◆ What you need to do ◆
How many lines of the entries below contain the string "direction"? State the number alone.

▬▬▬▬▬▬

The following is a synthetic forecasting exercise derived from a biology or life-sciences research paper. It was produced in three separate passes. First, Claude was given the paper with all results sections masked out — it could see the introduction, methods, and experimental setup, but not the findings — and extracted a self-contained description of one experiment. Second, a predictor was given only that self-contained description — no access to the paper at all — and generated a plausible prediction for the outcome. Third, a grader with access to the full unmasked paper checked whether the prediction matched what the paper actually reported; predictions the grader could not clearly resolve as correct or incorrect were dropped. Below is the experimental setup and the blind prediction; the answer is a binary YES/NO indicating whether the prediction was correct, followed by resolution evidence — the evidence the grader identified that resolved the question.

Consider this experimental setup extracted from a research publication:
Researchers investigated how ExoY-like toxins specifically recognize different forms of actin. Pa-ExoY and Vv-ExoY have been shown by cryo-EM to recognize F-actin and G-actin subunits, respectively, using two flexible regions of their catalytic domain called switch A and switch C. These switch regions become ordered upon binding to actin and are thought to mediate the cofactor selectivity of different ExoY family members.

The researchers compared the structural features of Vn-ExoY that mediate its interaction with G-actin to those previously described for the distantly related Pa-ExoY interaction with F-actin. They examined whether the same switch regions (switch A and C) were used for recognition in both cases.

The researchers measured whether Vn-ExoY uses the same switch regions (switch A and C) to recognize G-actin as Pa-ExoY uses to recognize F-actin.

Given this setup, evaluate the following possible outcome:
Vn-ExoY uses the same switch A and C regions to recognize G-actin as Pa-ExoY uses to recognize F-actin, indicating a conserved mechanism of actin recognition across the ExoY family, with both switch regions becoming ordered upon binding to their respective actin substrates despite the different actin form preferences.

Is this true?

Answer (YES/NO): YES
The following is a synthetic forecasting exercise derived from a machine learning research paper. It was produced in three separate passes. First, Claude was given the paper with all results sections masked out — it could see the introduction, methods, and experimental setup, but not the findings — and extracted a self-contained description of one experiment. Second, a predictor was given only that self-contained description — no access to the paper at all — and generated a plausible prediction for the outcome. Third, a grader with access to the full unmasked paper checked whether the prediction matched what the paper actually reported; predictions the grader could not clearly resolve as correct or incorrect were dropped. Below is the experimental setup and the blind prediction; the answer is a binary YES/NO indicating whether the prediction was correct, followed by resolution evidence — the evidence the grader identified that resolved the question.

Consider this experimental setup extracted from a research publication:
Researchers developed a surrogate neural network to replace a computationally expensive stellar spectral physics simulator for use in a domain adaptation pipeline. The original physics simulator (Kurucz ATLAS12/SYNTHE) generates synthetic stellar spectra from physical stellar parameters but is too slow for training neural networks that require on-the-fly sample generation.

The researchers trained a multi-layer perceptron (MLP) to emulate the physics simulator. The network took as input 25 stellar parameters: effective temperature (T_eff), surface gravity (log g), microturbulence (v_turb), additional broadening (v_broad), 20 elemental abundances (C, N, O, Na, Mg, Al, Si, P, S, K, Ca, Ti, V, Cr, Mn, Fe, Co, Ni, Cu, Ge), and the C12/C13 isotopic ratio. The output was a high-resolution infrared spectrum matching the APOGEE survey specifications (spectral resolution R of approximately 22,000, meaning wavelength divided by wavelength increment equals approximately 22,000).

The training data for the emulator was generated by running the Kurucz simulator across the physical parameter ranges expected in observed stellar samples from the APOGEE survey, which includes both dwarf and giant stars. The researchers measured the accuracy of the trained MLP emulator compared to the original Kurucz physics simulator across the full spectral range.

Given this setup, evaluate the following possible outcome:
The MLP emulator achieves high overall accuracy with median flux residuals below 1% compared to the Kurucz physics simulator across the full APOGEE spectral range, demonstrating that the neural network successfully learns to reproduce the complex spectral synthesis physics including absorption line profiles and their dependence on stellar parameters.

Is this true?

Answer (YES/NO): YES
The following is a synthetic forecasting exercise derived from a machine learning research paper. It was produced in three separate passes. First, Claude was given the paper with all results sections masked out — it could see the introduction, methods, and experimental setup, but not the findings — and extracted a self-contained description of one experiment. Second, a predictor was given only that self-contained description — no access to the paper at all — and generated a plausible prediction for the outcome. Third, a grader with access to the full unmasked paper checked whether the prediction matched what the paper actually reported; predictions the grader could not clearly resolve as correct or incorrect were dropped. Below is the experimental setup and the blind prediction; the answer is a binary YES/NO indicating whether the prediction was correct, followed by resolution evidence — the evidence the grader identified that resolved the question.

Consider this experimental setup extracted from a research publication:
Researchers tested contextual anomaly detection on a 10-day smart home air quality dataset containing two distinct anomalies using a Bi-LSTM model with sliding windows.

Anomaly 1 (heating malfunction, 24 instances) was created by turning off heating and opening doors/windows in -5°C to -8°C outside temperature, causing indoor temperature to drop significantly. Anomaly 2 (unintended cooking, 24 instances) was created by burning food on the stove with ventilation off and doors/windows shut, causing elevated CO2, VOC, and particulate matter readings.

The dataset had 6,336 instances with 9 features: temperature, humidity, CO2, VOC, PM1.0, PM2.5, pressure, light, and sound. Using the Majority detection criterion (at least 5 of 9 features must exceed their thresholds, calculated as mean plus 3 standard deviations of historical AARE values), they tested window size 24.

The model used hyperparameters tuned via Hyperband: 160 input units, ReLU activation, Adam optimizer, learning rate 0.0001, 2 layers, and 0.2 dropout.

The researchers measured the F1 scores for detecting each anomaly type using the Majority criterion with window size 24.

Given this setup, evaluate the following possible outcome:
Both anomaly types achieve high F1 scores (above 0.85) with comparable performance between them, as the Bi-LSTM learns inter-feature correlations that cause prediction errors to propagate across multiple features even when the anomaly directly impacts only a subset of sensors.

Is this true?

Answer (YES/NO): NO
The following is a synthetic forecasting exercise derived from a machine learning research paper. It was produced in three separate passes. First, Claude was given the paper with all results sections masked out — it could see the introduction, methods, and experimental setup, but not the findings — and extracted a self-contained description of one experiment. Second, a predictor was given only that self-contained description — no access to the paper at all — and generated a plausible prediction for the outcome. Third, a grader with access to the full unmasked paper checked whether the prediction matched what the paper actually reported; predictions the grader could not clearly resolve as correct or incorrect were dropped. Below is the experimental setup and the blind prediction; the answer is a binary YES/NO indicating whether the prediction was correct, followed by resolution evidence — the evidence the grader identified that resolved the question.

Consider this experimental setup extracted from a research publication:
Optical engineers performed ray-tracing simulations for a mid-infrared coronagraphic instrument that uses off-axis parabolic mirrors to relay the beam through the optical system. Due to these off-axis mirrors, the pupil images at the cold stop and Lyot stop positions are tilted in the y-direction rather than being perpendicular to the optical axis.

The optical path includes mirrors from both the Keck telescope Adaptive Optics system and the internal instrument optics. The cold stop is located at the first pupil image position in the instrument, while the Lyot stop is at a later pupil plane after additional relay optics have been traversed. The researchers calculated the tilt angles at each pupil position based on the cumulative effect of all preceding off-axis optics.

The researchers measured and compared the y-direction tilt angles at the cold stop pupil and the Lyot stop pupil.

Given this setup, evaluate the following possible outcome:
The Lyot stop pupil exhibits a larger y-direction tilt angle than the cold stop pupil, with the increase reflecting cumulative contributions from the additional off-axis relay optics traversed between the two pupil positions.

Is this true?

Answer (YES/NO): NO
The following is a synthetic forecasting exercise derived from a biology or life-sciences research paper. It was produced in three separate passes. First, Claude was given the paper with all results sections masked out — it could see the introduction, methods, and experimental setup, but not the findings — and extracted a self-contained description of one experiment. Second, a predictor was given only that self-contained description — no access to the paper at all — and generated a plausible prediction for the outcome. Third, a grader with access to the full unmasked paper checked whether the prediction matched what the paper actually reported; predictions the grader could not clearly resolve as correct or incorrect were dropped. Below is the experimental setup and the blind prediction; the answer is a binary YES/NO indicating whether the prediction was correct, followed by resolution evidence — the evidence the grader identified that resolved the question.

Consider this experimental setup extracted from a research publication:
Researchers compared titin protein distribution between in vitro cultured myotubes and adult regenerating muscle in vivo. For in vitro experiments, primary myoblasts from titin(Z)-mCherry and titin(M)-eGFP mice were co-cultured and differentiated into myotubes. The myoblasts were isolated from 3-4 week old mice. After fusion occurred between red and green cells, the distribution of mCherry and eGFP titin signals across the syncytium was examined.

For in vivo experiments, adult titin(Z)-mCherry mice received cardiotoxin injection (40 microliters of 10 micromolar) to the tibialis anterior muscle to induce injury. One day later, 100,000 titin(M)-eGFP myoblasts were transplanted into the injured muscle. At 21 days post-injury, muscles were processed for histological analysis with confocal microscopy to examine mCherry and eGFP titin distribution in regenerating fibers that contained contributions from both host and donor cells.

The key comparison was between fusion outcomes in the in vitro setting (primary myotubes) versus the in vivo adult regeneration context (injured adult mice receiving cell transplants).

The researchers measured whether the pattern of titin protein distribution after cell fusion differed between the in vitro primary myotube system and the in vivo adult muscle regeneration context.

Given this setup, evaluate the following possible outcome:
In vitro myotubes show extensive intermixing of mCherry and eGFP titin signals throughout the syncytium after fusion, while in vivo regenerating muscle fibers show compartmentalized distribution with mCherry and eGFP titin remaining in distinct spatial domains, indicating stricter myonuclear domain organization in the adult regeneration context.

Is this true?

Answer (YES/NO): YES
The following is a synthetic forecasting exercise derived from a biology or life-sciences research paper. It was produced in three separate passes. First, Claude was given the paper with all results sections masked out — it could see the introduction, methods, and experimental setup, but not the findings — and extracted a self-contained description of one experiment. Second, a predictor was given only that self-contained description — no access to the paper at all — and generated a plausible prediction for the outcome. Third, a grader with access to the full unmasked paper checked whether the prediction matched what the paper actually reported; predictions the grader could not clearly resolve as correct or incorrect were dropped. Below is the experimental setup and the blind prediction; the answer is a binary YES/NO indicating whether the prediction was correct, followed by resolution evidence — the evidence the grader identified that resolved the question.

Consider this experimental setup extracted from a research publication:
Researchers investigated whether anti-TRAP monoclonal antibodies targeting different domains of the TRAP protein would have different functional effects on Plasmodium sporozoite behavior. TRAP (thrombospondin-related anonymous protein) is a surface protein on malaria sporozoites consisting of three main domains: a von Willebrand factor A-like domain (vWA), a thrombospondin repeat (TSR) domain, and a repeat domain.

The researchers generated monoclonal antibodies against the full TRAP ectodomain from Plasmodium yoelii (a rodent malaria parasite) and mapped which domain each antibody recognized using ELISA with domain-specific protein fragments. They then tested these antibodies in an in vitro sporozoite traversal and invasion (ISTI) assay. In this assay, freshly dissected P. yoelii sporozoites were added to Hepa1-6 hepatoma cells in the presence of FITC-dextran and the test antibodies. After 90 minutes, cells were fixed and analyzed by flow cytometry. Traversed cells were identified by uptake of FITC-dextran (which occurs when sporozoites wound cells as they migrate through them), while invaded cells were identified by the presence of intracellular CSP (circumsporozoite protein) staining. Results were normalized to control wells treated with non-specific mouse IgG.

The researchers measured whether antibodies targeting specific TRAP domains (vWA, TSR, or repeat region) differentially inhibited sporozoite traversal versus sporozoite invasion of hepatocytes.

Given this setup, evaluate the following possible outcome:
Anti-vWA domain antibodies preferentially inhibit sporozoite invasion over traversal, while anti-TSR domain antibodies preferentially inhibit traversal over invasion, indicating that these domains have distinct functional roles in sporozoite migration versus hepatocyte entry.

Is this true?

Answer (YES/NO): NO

▬▬▬▬▬▬

◆ Result for this task ◆
3